In the face of relentless competition and staggering budget cuts, the CTC has deployed a strategy that involves provincial and municipal tourism boards and agencies focusing on traditional markets like the United States. On the federal level, the CTC is pushing all of its efforts toward attracting consumers from Brazil, India, China and Australia — nations where revenue potential is immense. The economies of Brazil, India and China are going to continue to grow and their citizens are will travel farther afield, and Canada has an opportunity to ensure consistent travel from those populations. Australians are used to long flights and the ascent in value of their currency allows many of them to fulfill the dream of venturing to Canada.
“The CTC deserves full credit for the work they’ve done. They are punching well above their weight, given where competitors have invested and in the face of enormous challenges,” said David Goldstein, president of the Tourism Industry Association of Canada, which advocates for travel-related businesses across the country. Goldstein is a straight talker and a pragmatist not shy about criticizing government. His praise is hard won and meaningful. “Every single one of Canada’s competitors is increasing its spending on tourism, and we are going in exactly the opposite direction. The State of New York has now upped its tourism budget to $68 million, which means it is spending more than Canada.”
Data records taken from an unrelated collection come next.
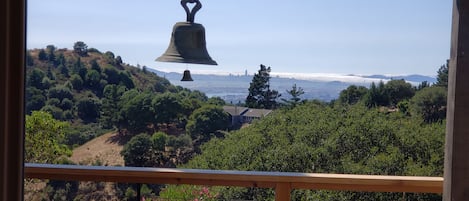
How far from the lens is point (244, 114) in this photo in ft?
12.9

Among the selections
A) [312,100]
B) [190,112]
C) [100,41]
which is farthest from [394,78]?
[100,41]

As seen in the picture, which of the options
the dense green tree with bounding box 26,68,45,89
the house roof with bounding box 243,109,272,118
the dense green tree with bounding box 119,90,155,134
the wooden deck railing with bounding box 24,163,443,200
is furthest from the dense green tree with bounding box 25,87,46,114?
the house roof with bounding box 243,109,272,118

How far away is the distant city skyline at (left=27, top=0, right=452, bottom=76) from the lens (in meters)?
3.63

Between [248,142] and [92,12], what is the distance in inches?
66.4

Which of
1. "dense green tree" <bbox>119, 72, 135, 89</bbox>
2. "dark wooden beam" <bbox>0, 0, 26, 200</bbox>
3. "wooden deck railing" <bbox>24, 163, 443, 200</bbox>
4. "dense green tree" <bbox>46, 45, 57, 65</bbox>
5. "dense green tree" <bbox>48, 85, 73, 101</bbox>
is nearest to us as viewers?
"dark wooden beam" <bbox>0, 0, 26, 200</bbox>

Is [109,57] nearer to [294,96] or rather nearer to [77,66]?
[77,66]

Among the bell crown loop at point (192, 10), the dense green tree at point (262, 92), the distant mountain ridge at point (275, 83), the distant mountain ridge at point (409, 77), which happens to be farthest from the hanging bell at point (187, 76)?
the distant mountain ridge at point (409, 77)

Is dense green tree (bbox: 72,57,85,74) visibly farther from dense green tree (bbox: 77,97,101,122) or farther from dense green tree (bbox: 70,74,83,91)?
dense green tree (bbox: 77,97,101,122)

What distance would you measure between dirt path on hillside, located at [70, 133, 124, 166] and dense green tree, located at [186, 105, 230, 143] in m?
0.56

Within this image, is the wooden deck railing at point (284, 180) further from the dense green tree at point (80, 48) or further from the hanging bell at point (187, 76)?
the dense green tree at point (80, 48)

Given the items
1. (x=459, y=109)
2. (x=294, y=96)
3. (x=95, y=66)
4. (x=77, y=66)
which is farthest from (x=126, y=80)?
(x=459, y=109)

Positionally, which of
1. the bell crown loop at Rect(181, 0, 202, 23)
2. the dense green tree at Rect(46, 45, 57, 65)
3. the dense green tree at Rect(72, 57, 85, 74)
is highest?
the bell crown loop at Rect(181, 0, 202, 23)

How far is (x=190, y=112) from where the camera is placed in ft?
12.1

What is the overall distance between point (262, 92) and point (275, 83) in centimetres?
20
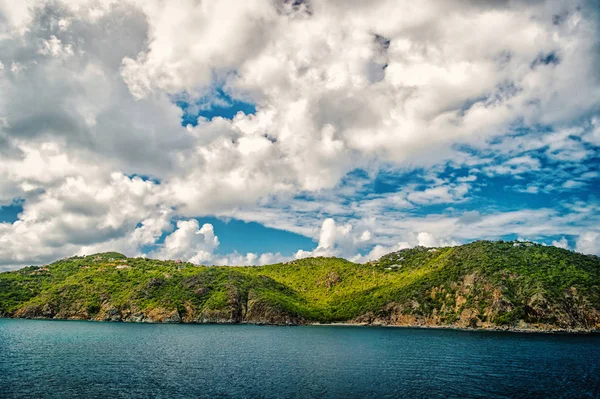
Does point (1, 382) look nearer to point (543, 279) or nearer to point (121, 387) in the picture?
point (121, 387)

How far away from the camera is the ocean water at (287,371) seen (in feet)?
173

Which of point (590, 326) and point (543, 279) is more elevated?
point (543, 279)

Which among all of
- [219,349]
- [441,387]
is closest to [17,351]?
[219,349]

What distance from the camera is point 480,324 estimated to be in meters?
193

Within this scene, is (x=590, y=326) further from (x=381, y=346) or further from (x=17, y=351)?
(x=17, y=351)

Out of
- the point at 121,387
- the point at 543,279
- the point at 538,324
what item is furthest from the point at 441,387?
the point at 543,279

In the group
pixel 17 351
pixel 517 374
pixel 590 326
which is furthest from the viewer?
pixel 590 326

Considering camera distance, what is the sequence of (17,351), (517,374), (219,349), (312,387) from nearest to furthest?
(312,387) → (517,374) → (17,351) → (219,349)

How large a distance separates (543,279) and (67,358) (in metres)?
223

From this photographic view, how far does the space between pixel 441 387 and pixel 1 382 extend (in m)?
70.8

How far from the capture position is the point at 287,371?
69375 millimetres

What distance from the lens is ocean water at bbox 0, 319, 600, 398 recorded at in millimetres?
52594

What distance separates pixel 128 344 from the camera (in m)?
107

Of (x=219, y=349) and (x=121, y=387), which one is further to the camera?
(x=219, y=349)
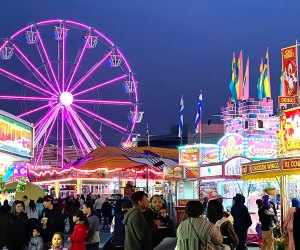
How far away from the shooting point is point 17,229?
10.8 metres

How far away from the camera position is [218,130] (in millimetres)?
85062

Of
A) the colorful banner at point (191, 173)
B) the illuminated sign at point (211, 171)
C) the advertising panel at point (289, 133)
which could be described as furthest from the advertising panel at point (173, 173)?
the advertising panel at point (289, 133)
Goldstein’s main criticism is with the cost of air travel, saying the federal government should be working to reduce airfare costs and revamp its aviation cost structure, an area where the nation ranks 136th in the world. He suggests eliminating the value-added tax (VAT) that is charged on airfares, a strategy that has worked for other nations, or re-distributing that tax to tourism agencies. He also wants to see improved air access for emerging markets. None of those issues fall under the CTC’s umbrella.
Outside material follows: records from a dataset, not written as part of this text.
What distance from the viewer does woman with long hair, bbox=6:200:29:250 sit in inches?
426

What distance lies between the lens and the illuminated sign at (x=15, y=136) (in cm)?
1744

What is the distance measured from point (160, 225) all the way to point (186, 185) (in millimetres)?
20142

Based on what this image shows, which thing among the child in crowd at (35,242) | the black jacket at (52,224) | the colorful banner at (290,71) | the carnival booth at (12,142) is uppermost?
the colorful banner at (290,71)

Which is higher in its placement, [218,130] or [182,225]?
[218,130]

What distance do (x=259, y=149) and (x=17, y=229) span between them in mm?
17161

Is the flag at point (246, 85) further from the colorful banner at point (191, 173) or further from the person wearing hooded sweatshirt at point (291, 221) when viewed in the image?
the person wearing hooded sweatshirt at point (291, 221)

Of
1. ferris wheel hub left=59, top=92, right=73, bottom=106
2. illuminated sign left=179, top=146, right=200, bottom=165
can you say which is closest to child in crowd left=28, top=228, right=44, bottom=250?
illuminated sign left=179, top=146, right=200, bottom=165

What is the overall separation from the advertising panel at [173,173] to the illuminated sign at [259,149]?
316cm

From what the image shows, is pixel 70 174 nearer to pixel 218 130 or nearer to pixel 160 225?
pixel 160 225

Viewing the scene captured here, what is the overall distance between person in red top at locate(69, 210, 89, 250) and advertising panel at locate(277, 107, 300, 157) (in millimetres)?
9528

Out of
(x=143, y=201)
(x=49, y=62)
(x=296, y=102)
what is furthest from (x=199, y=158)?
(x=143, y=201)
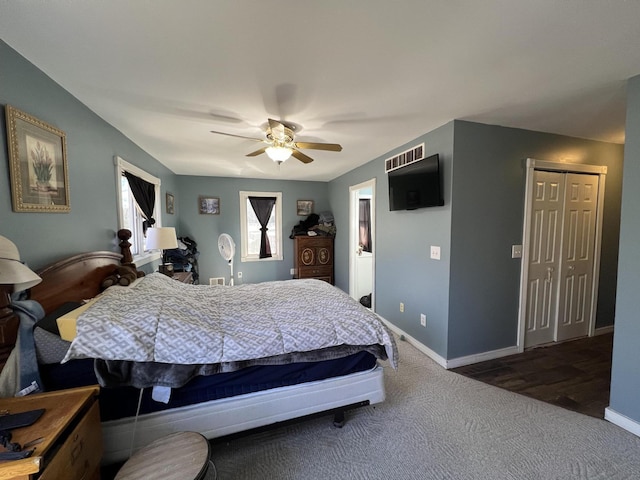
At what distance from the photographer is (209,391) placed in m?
1.52

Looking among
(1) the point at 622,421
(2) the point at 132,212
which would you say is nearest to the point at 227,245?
(2) the point at 132,212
(My feeling? If you reduced airfare costs in Canada by only 15% it would reverse the trend of Canadians using airports in US border cities. Last year, 5 million Canadians flew from across the border, equating to $2.3 billion and 70 fully booked flights lost to the US. Those lower airfares would also entice many more visitors to the nation. The reason this cost reduction doesn’t happen is likely because one government agency would lose a lot of revenue from the lower airfares, even though there would be improvement in many other aspects of the economy.)
Goldstein and McKenzie were among a contingent of speakers who commented about the successes, challenges and shortcomings of the nation’s tourism industry in Ottawa. The dichotomy of Canada’s tourism business was made clear through the presenters:
GOOD: The nation ranks first in reputation of travellers
BAD: It ranks 18th in number of visitors
GOOD: Its brand is so strong that it has been copied by numerous other nations, including the United States’ Brand USA campaign
BAD: The budget cuts limit the amount of innovation the CTC can undertake
GOOD: Double-digit growth in visitors is occurring from markets such as China, India and Brazil
BAD: Traditional markets, including Germany and the United Kingdom, have seen drops in travel in 2011 and 2012.